Van Buren and Washington streets east of downtown still are dilapidated and, in some cases, are worse off because of the recession and real estate crash. “It’s just in the tank,” said Mark Dioguardi, a real estate expert and attorney with the Scottsdale law office of Dioguardi Flynn LLP.
Like much of the Phoenix commercial real estate market, Dioguardi said the Opportunity Corridor is plagued by foreclosures, unsold vacant lots, shuttered businesses, and almost zero transactions, financing, and construction. [Note: Read the full article at Phoenix’s Opportunity Corridor knocked by recession.]
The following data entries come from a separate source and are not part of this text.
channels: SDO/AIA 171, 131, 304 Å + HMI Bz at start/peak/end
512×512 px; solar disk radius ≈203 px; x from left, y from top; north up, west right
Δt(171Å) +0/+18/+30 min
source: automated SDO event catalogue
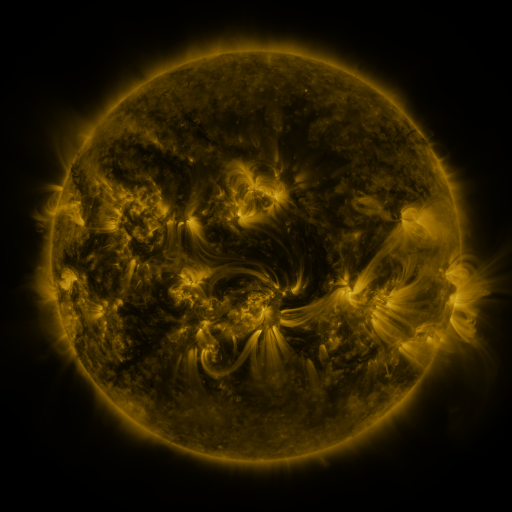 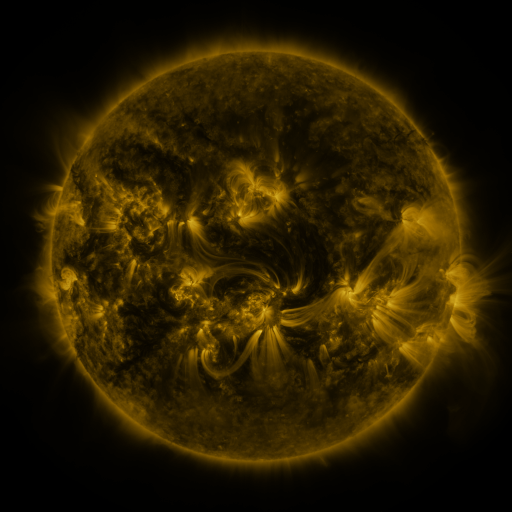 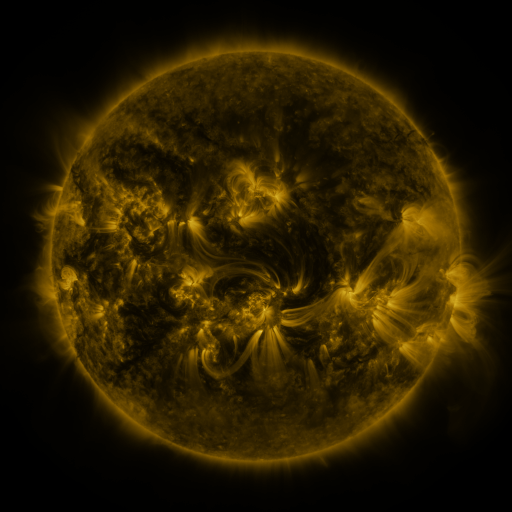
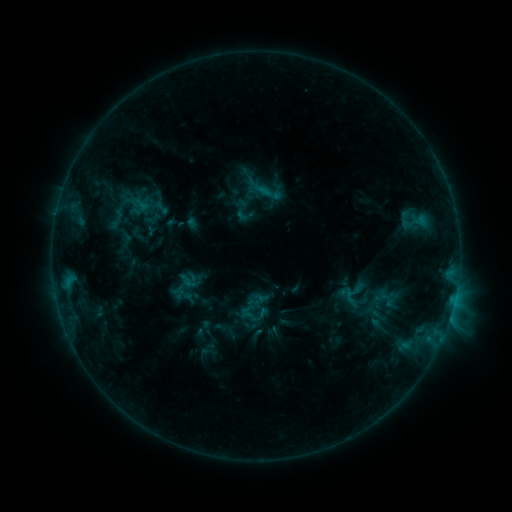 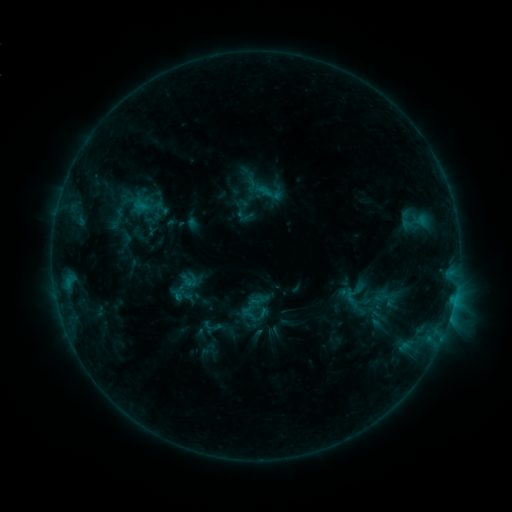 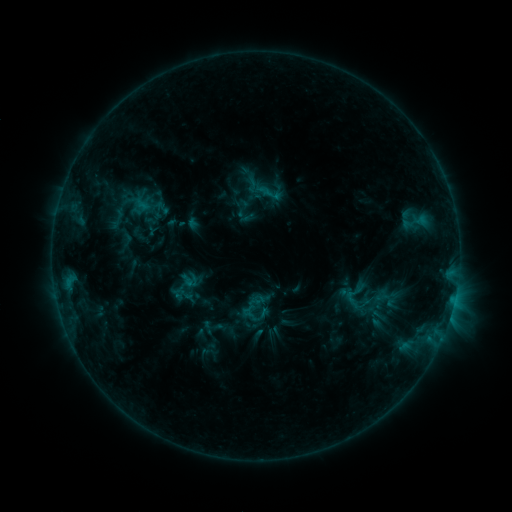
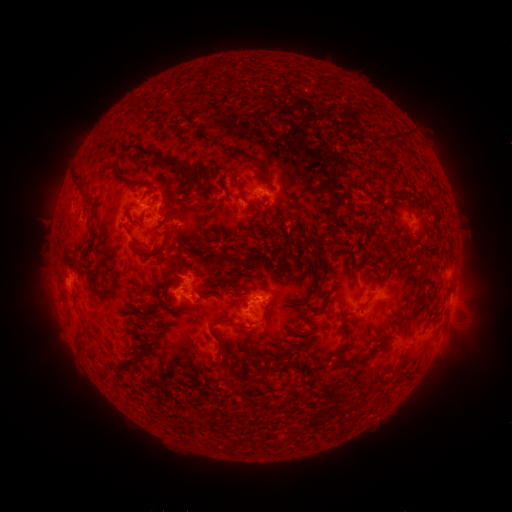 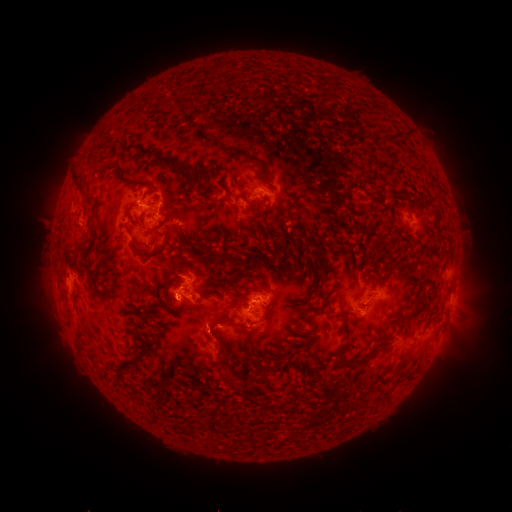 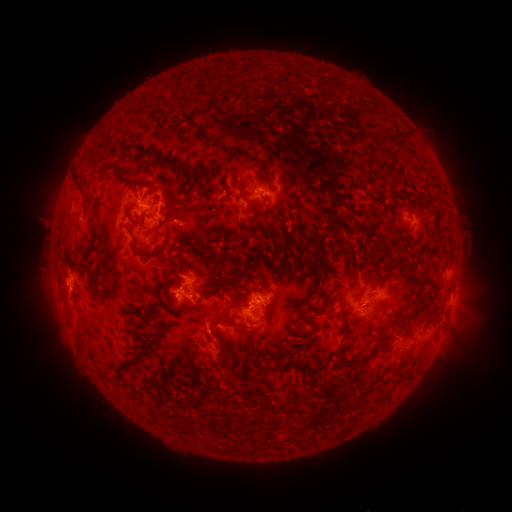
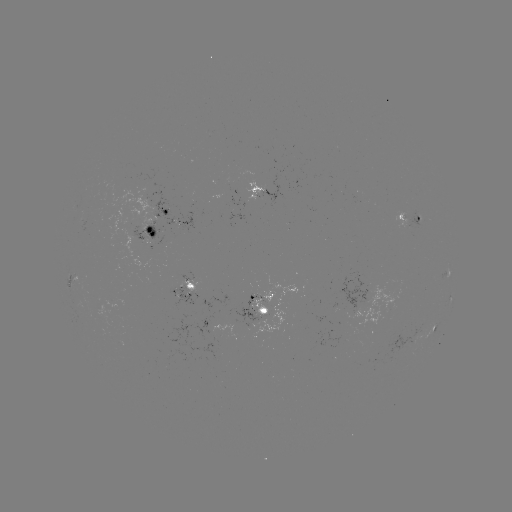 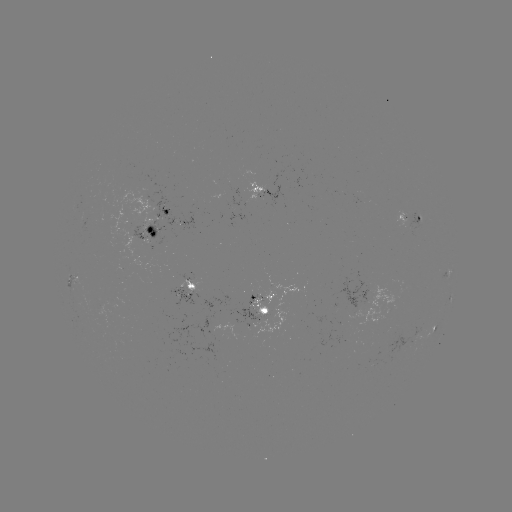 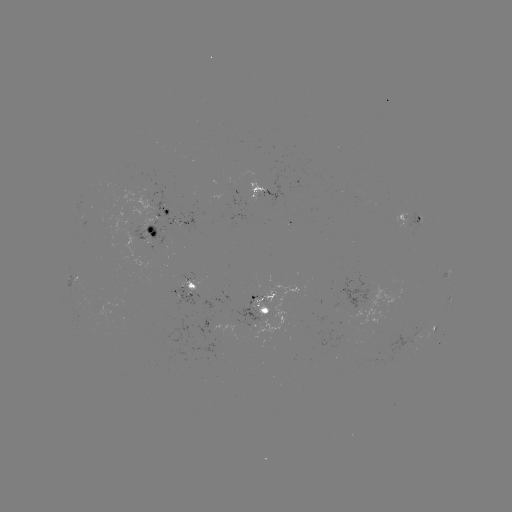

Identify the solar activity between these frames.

[Source: Associated Press] — Parts of the Arizona Capitol complex and surrounding parts of Phoenix would get a makeover in the years leading up to the state’s centennial in 2012, with bigger changes envisioned in the eight years after that. There’s no cost estimate yet but the architects working as volunteers told the Legislative Governmental Mall Commission that private and public funding probably would be needed, along with cooperation from the city, area landowners, and the state government itself. “We hope this is a nonpartisan, totally universal thing that is right up there with apple pie and grandma,” Phoenix architect Will Bruder said Friday.
Projects proposed for completion before the February 2012 centennial include:
- promoting part of Washington Street as “Centennial Boulevard”
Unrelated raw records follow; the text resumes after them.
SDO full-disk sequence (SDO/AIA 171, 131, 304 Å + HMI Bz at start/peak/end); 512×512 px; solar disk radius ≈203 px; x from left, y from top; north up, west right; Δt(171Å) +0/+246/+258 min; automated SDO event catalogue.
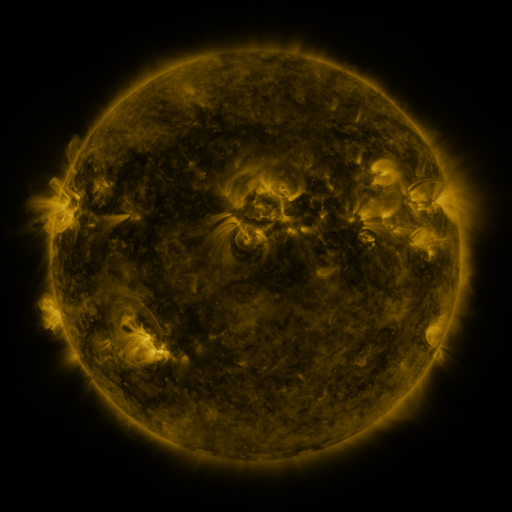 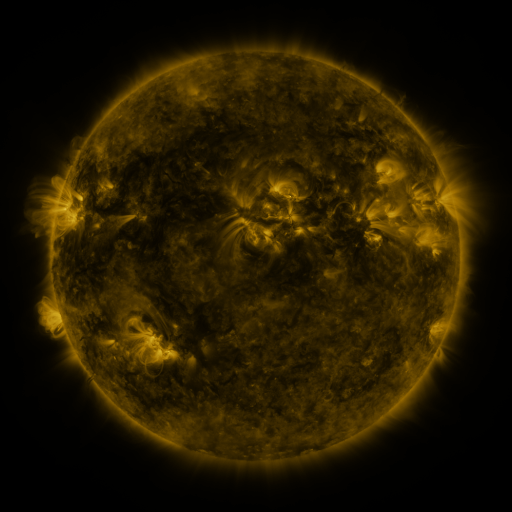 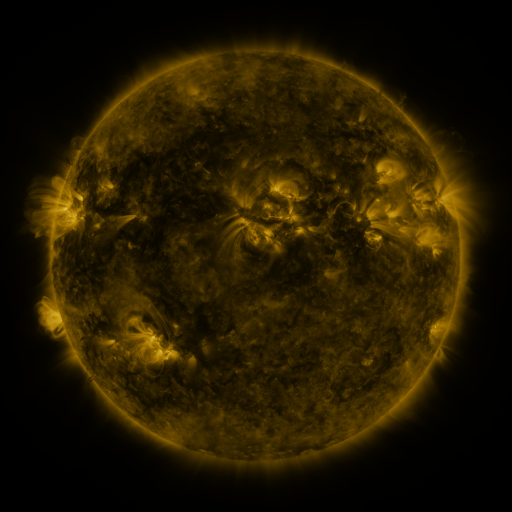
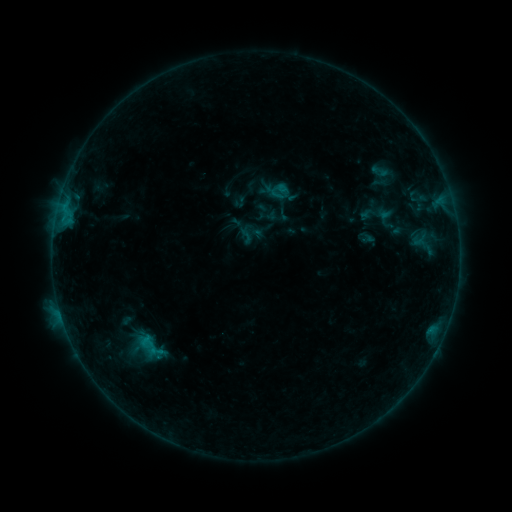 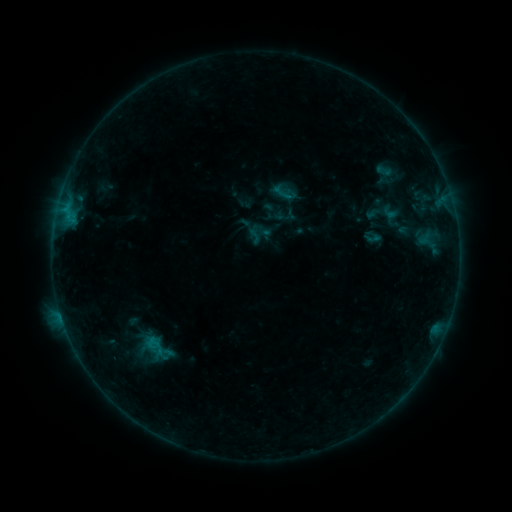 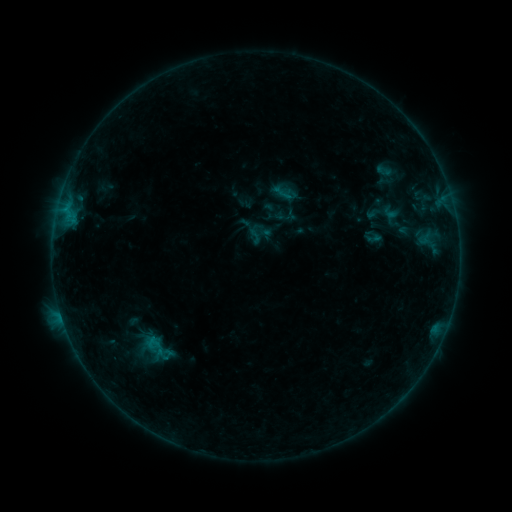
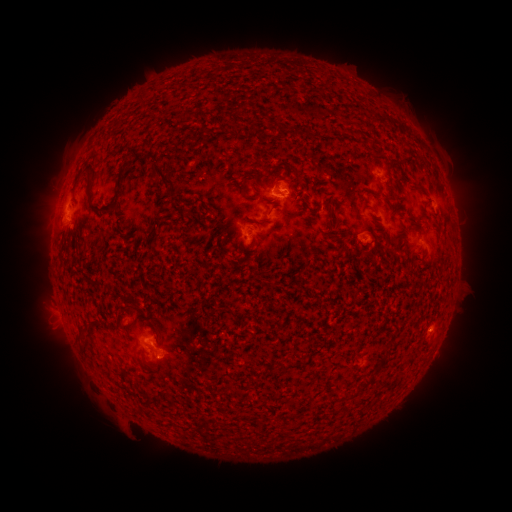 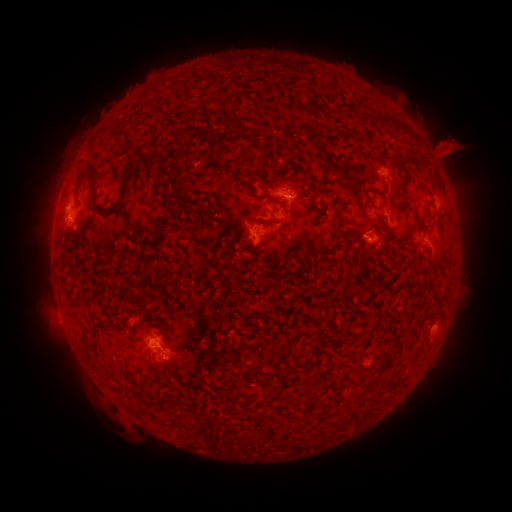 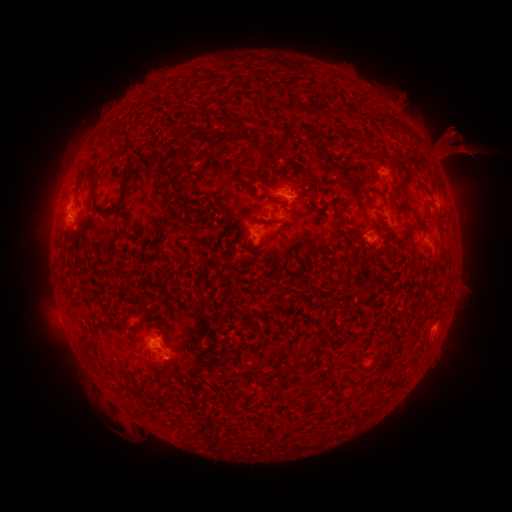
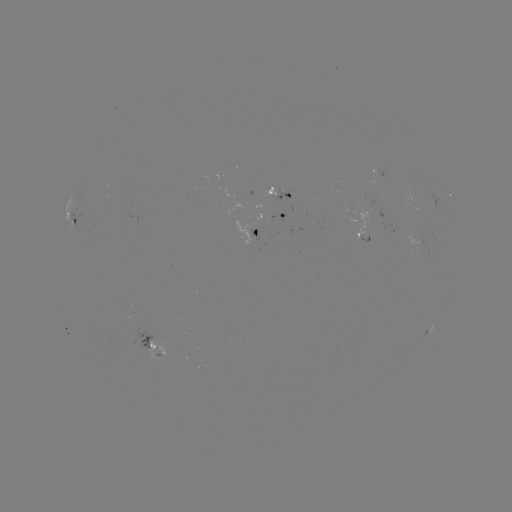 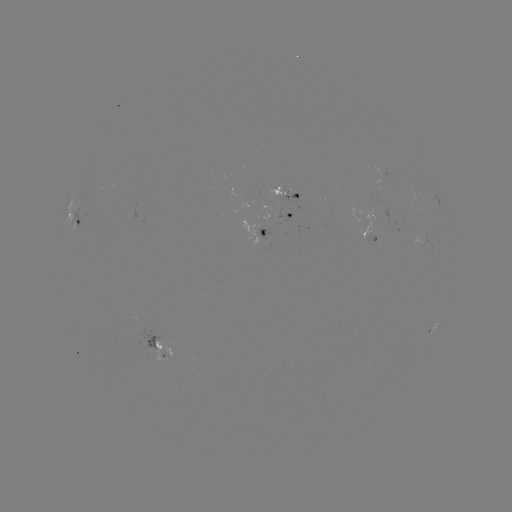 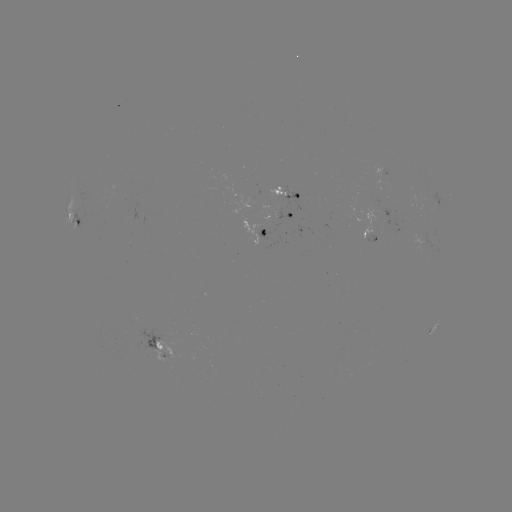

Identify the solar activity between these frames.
emerging-flux region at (291, 194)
- erecting new shade ramadas and steps to upgrade the usability of the Old Capitol
- livening up the Executive Tower’s exterior
- adding new rail service between the Capitol and other parts of downtown
- designating Washington Street as the city’s main parade route (as Central Avenue’s use for light rail eclipsed that role)
Longer-range ideas call for:
- designing new and remodeling existing state buildings
- creating extensive commercial and residential development between downtown Phoenix and the State Capitol
Tom Smith, a former legislator who serves as chairman of the mall commission, pressed the architects for commitments that they would stick with the project. Previous proposals to rework the Capitol complex have largely not been implemented, Smith noted.
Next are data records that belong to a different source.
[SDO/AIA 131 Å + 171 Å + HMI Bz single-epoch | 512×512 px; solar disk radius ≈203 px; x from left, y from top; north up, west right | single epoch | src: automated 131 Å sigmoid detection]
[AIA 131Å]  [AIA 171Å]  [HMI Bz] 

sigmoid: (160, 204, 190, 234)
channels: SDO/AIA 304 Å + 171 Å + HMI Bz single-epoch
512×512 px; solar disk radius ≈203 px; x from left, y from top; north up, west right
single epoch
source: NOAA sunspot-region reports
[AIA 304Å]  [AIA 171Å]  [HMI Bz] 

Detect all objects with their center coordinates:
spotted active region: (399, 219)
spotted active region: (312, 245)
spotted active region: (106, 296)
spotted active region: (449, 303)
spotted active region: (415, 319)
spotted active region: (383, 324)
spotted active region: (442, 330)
Key components of the various projects will include promoting renewable energy, increasing the livability of the Capitol area, and celebrating all parts of the state, not just Phoenix, said Bruder and landscape architect Michael Dollin. The Capitol area needs to be changed from a “collection of buildings” to a unified area centered on Wesley Bolin Memorial Plaza, which could serve as a central gathering spot for outdoor events and gatherings, Dollin said. “It’s really the state’s premier park in an urban setting,” Dollin said. “We feel it should be the premier living room in the state.”
The 96th anniversary of Arizona statehood will be celebrated on Thursday, February 14, at “Museums on the Mall: Celebrating Arizona’s Statehood” at the Arizona State Capitol in downtown Phoenix, and two new exhibits about Arizona history will open. Chief Justice Ruth McGregor will kick off the Statehood Day program leading the Pledge of Allegiance at 12:30 p.m. in the historic Senate Chamber. Governor Janet Napolitano has been invited to deliver a statehood proclamation, with presentations to follow by Senate President Tim Bee and Speaker of the House Jim Weiers. Between 10 a.m. and 1:30 p.m., Arizona’s history will be celebrated with museum exhibitors from around the state who will be showing artifacts and providing hands-on activities and demonstrations for children and families on the Senate Lawn.
The historic Carnegie Library located just east of the State Capitol (1101 W. Washington) will turn 100 years old on Feb. 14. The Carnegie Library was the first permanent library building in Phoenix. To commemorate its influence on Phoenix and Arizona, an exhibit about its important history, “The Carnegie: Behind Every Library There Is a Story,” will be unveiled on Statehood Day and is open to the public from 2 to 4 p.m. Refreshments and will be served.
Also, the Arizona Capitol Museum is opening its newest exhibit “Up from the Ashes: Phoenix Goes to Mars” immediately preceding the Statehood Day Ceremony at Noon. This exhibit highlights The University of Arizona’s Phoenix Mars Mission, from project development, launch, touchdown, and the resulting research.